Lecture 3: Descriptive Statistics: Graphical
bar graph
Is used for qualitative/categorical data. A bar diagram represents the frequency/relative frequencies of occurrences for
different categories of the data . Frequency is represented by the height of a bar. Side by side bar graphs can be used for
comparative analysis. Pareto graphs are used when instead of frequency, relative frequency is visually represented.
graphical summaries
Enables us to visually ascertain the mean, median, mode (measures of central tendencies), standard deviation
(spread/dispersion/deviation) and the shape (skewed or bell shaped) of the distribution.
contingency table
Is used to numerically quantify the Categorical data.
simple bar graph
Clustered Bar Graph
useful for comparing two categorical variables and are often used in conjunction with cross tabulations
stacked bar graph
A bar graph that compares the same categories for different groups and shows category totals
This data provides a visual summary that can be used to compare data across classes as well as data within classes .
PIE CHARTS
Is used for qualitative/categorical data visualization. Represents the visual percentages of various categories. The
percentage is computed using the circle angle ratios. The piechart percentage in the data has to total upto a 100%
Pie chart should be used when each category is necessarily represented as a part of a whole whereas bar charts are used
to represent quantities that are measured in the same units but may not be a part of a whole.
It can be concluded that IT is the Maximum profit sector for the current company
TIME SERIES
Is used to visualize Quantitative Data. This showcases a sequence of data points consisting of successive measurements
made over a continuum of time intervals. Provides the trend and cyclic pattern of the data
HISTOGRAM
Is graphical display used for Quantitative Data. A rectangle is used to represent frequencies of observations in each
interval. For a Histogram the y axis mandatorily starts at the zero value. If it does not ,then it might provide us with a
fallacious view of the data. If the x axis values do not start at zero then a break symbol should be employed
Disadvantage: Histogram by itself does not preserve the raw data
Quantitative
Histograms, Stem & Leaf, Boxplot
Qualitative
Bar graph, Pie Charts
stem and leaf plot
A method of graphing a collection of numbers by placing the "stem" digits (or initial digits) in one column and the "leaf" digits (or remaining digits) out to the right.
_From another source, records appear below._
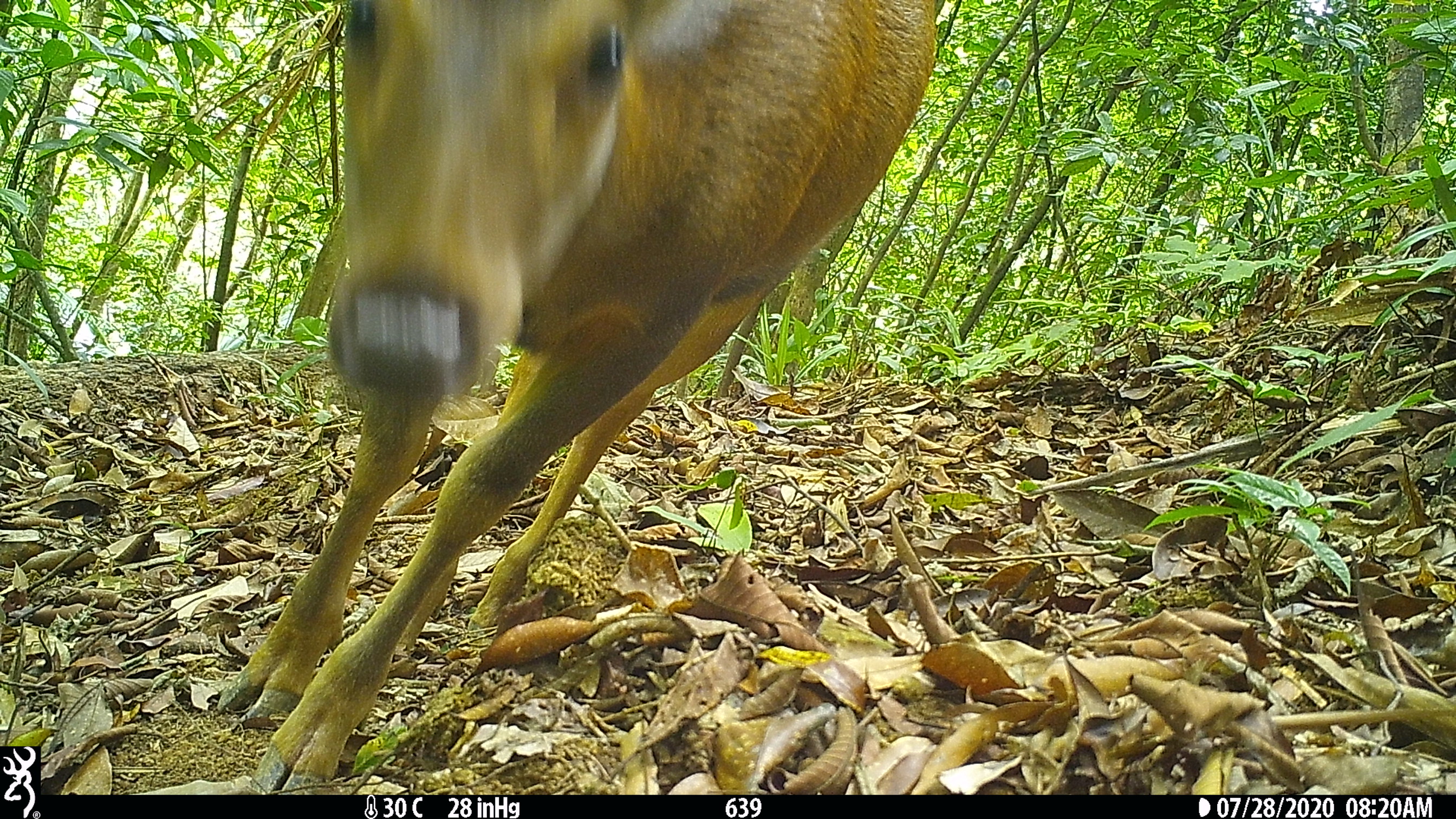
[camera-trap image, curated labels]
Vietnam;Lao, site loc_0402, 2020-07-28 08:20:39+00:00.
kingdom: Animalia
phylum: Chordata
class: Mammalia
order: Artiodactyla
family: Cervidae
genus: Rusa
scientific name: Rusa unicolor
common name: sambar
Sambar (Rusa unicolor). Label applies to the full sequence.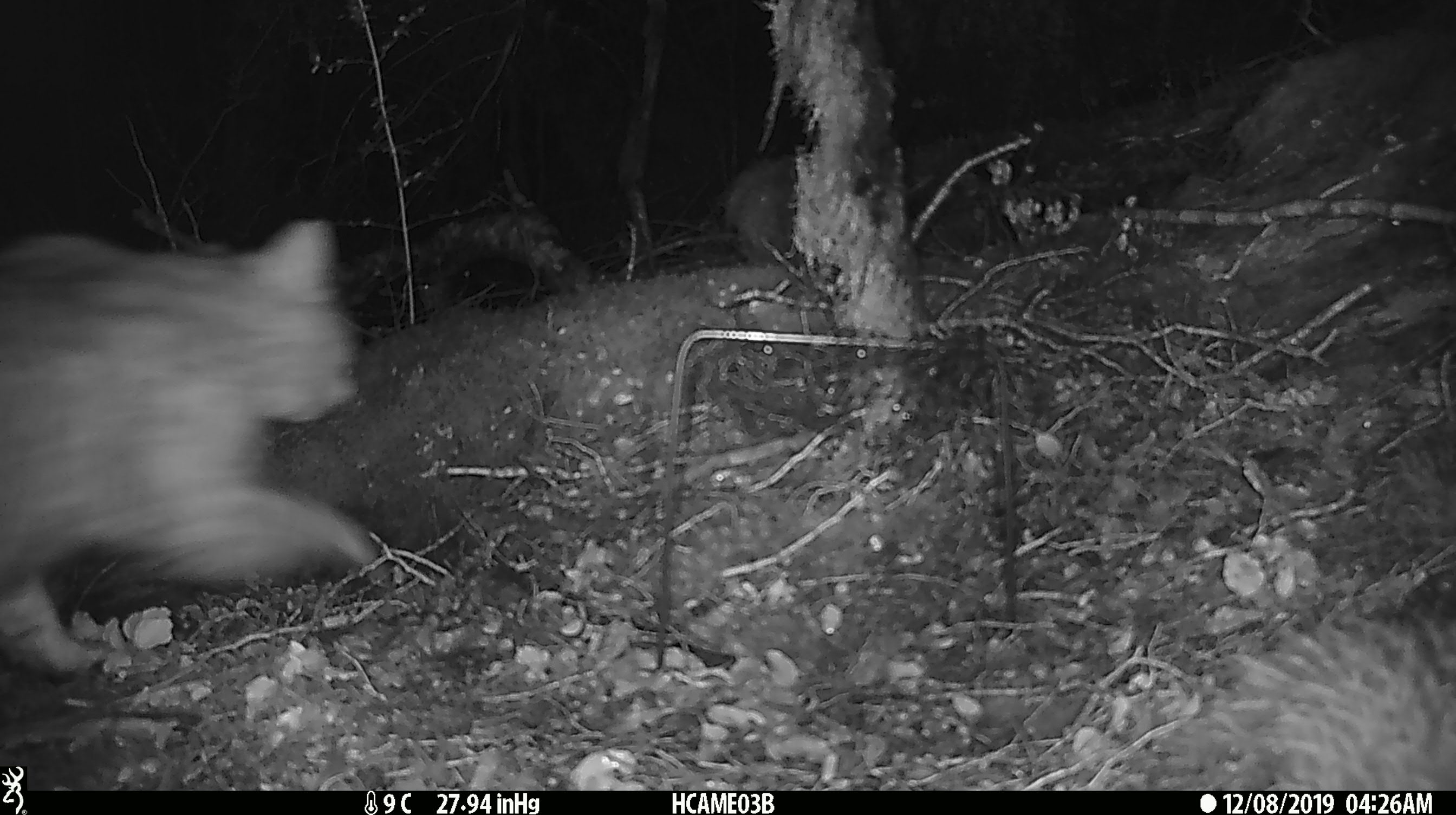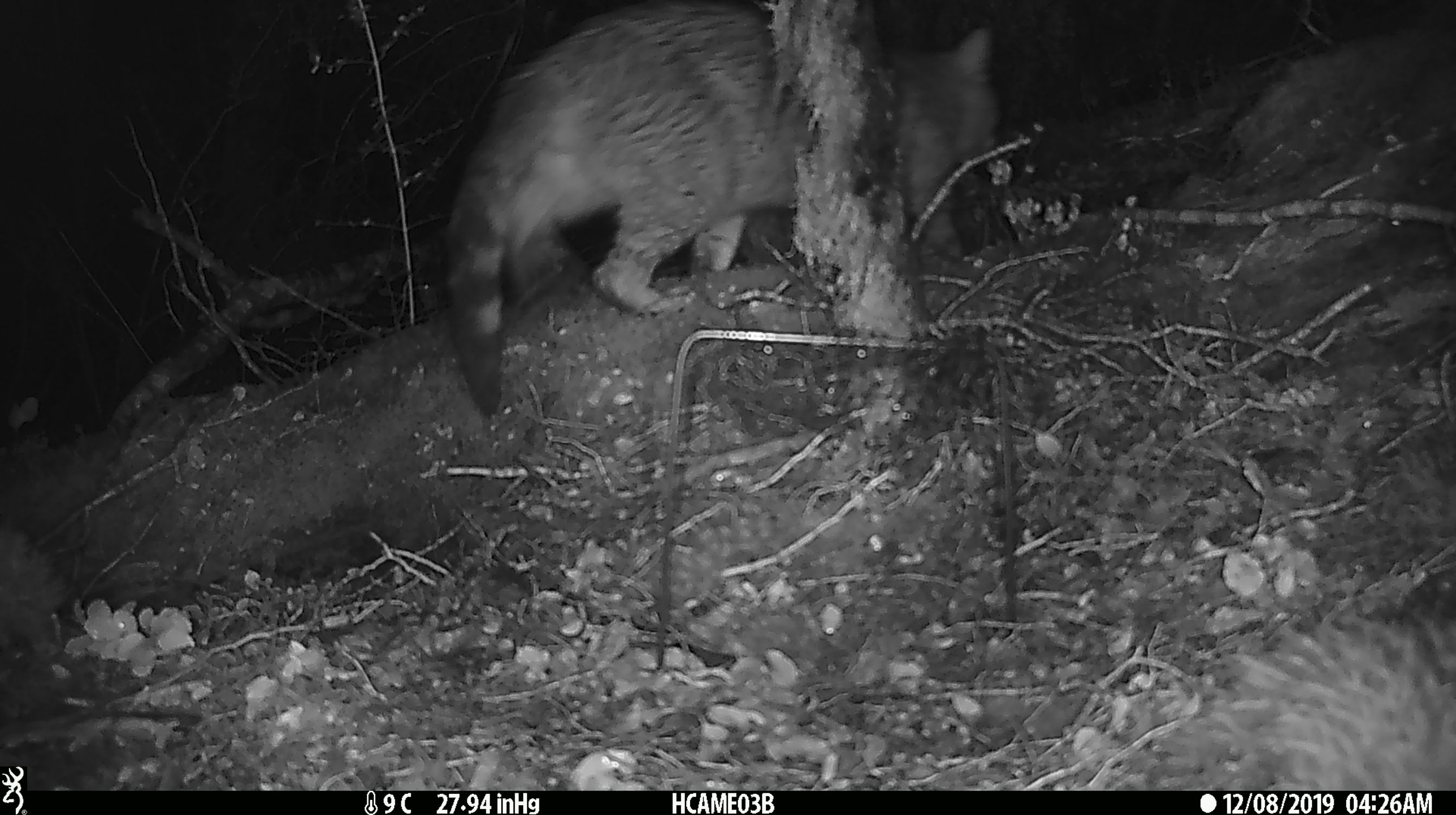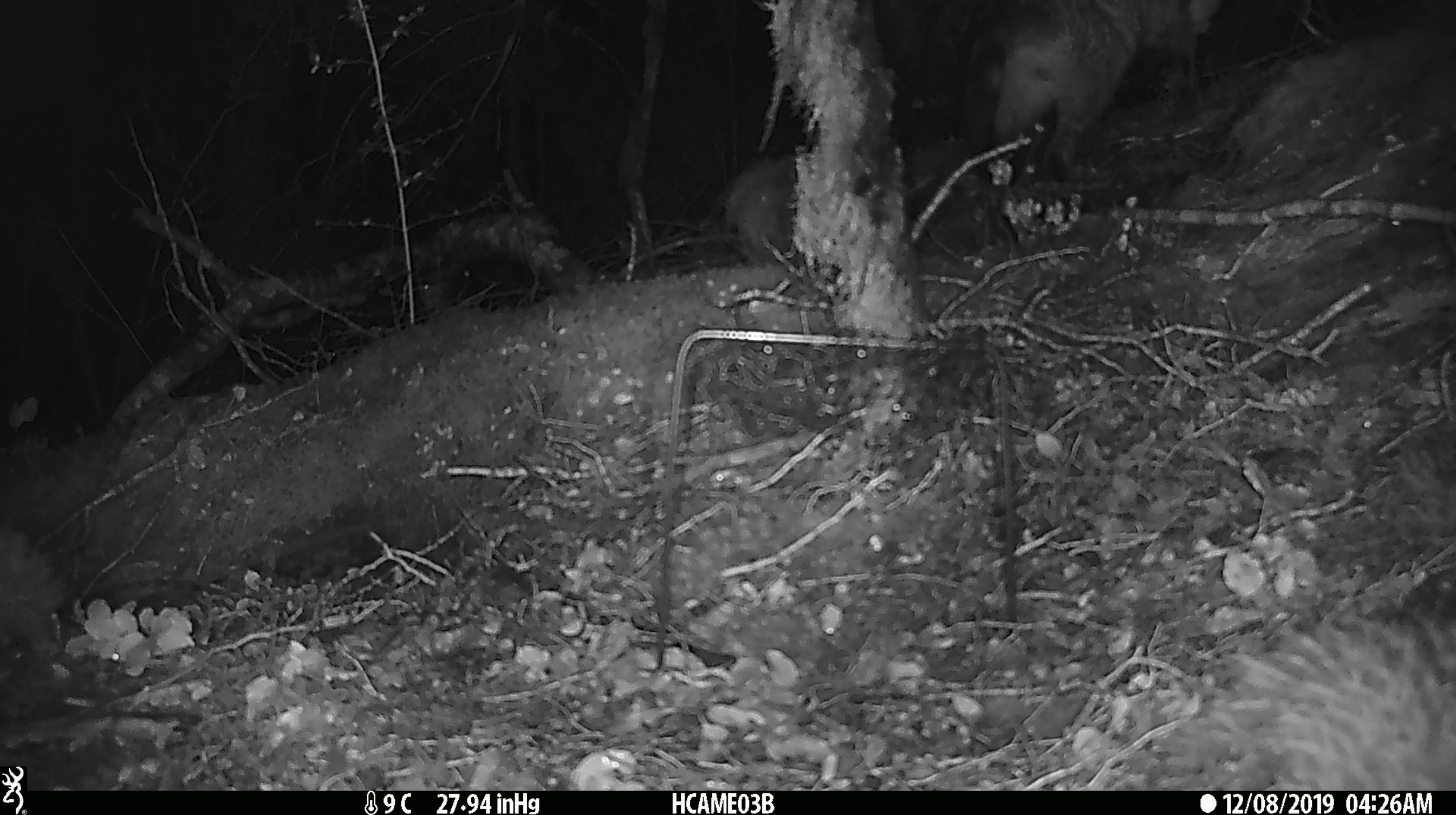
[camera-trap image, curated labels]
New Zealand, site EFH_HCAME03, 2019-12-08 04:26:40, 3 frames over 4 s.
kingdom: Animalia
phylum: Chordata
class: Mammalia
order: Carnivora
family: Felidae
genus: Felis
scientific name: Felis catus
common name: domestic cat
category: cat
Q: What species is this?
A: Cat (domestic cat) (Felis catus).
Is used for displaying Quantitative Data and was created by a Mathematician working at Princeton in 1980s : John Tukey.
He was the scientist who introduced the word "Software" for the first time and also the one who renamed the binary unit
a "bit".
Histograms do not retain the original values. In order to preserve the original values we use a stem and leaf plot . It can
also be used to compare two distributions. Stem leaf, due to space constraint can only be used for a smaller data set as
compared to a histogram which can be used to summarize a large data set.